From NatCon to the Founders: The facts Wilson leaves out

Rising Profile and Claims

Idaho pastor Douglas Wilson is suddenly prominent. CNN profiled him, and he recently planted a church in Washington, D.C. The Secretary of Defense, Pete Hegseth, is a disciple. At NatCon 2025, Wilson framed a battle between two different “origin stories.” He says “regime historians” push a deist founding myth. He calls that narrative “lies” and “apostasy,” arguing that the United States was built as a Protestant “Christian Republic.” He casts universities as engines of error. In his telling, Christian nationalism is moving from fringe to mainstream. Once fringe within evangelicalism, he now draws mainstream attention and political allies seeking religious renewal.
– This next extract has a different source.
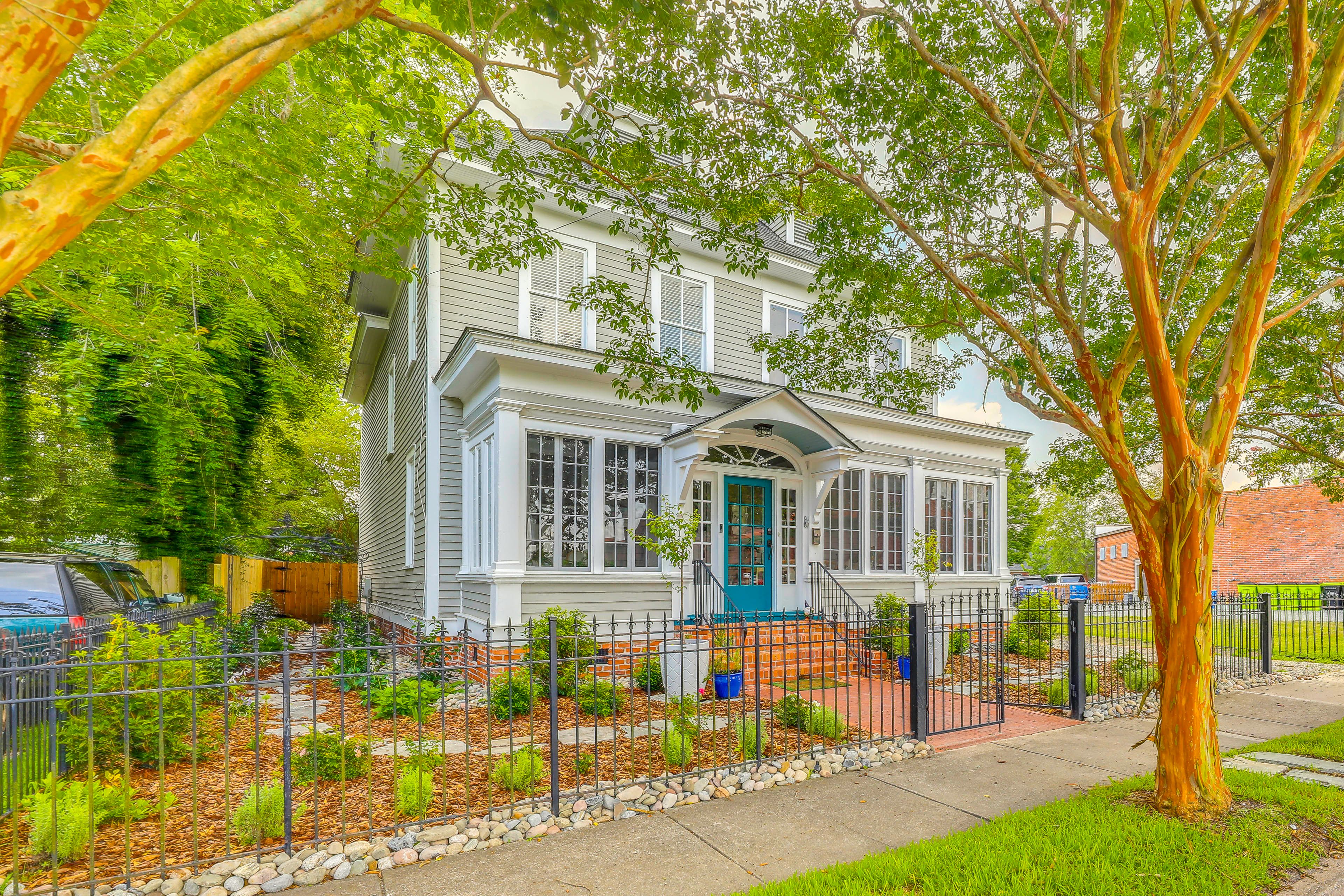 New Bern Vacation Rental | 4BR | 2.5BA | 3,001 Sq Ft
Supporters’ Concerns and Assertions

Wilson fears a secular ‘rewriting’ of history, citing early state constitutions that upheld religious establishments and required Christian tests for office oaths. He and his ideological allies worry that elites deny America’s Christian roots. He claims that fifty of the fifty-six Declaration signers were “orthodox Christians.” He notes the Constitution’s “Year of Our Lord” closing and invokes Holy Trinity v. United States to brand America Christian. He even portrays Washington’s army as Calvinists. National Conservatives rally around this origin story, viewing it as a moral and political foundation, as well as a call to restore what they consider a divine order in public life and governance.
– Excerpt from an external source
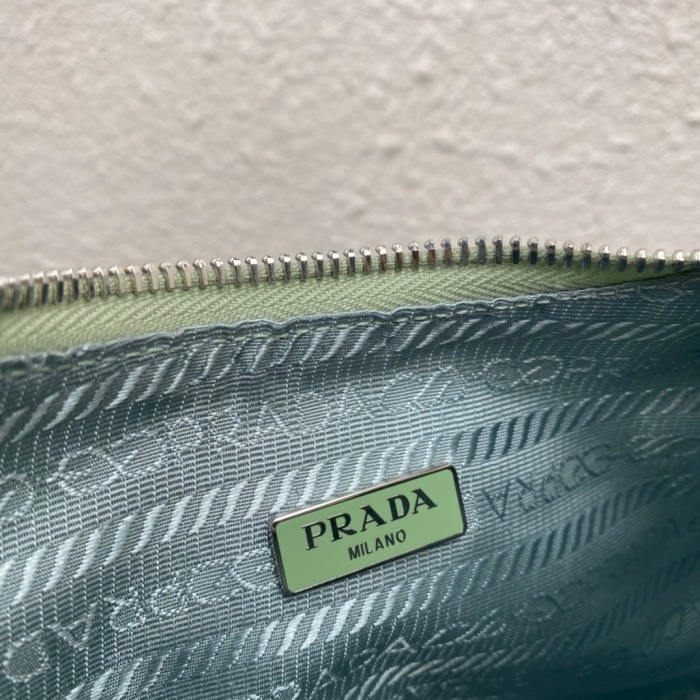 Prada 1BH204 Redition 2005 Women Bags Canvas 22*12*6cm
Scholarly Rebuttal and Detractors’ Concerns

John Fea, a historian with three decades in the field, pushes back. He knows no credentialed scholar teaching a thoroughly deist founding, calling Wilson’s history selective and tendentious. He says evidence complicates the Christian Republic thesis, and Wilson ignores contrary sources and nuance. Colonial church membership likely remained below fifty percent, with some estimates dropping as low as seventeen percent. Fea states the Founders’ beliefs varied widely, with few being pure deists, while others were Christians, and some rejected Christianity. All were Enlightenment thinkers. They designed safeguards to prevent religious privilege from creating a nation of people who elevated a single creed or enforced theological conformity.

Fea asks:

Would the creators of a Christian republic reject the idea of an established church or offer the free exercise of religion to all Americans, as they did in the First Amendment? If they were serious about building such a “Christian republic,” why didn’t they just openly declare that only Christians could run for office in the federal government? Why didn’t they make Christianity the official religion of the United States? History offered them plenty of examples of this sort of Christian civilization. In John Calvin’s Geneva and John Winthrop’s Massachusetts Bay, heretics were executed.
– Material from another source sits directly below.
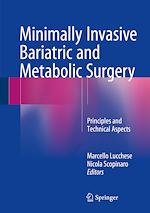 Télécharger le livre :  Minimally Invasive Bariatric and Metabolic Surgery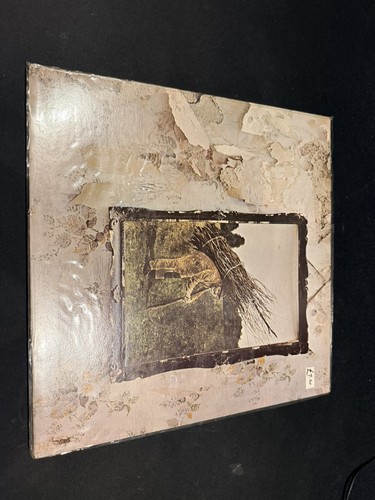 Led zeppelin 1971 - led, iv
Evidence That Complicates the Narrative

The founders chose religious freedom over mere toleration. Jefferson excluded Christian doctrine from the Declaration of Independence, the Constitution bans religious tests for office, and the First Amendment protects the free exercise of religion for all. Early state practices varied, but many religious clauses were eliminated after the Revolution and during the Second Great Awakening. The Treaty of Tripoli declared that the nation was not founded on Christianity, and Revolutionary War diaries show uneven soldier piety. Washington (nominally Anglican), General Nathanael Greene (Quaker), and Ethan Allen (Diest) undercut a Calvinist army claim. “Year of Our Lord” was a common way to sign documents in that era and was likely a clerk’s addition. Fea argues that Wilson’s view erases the whole truth and complexity of U.S. history, reducing faith to a mere political identity.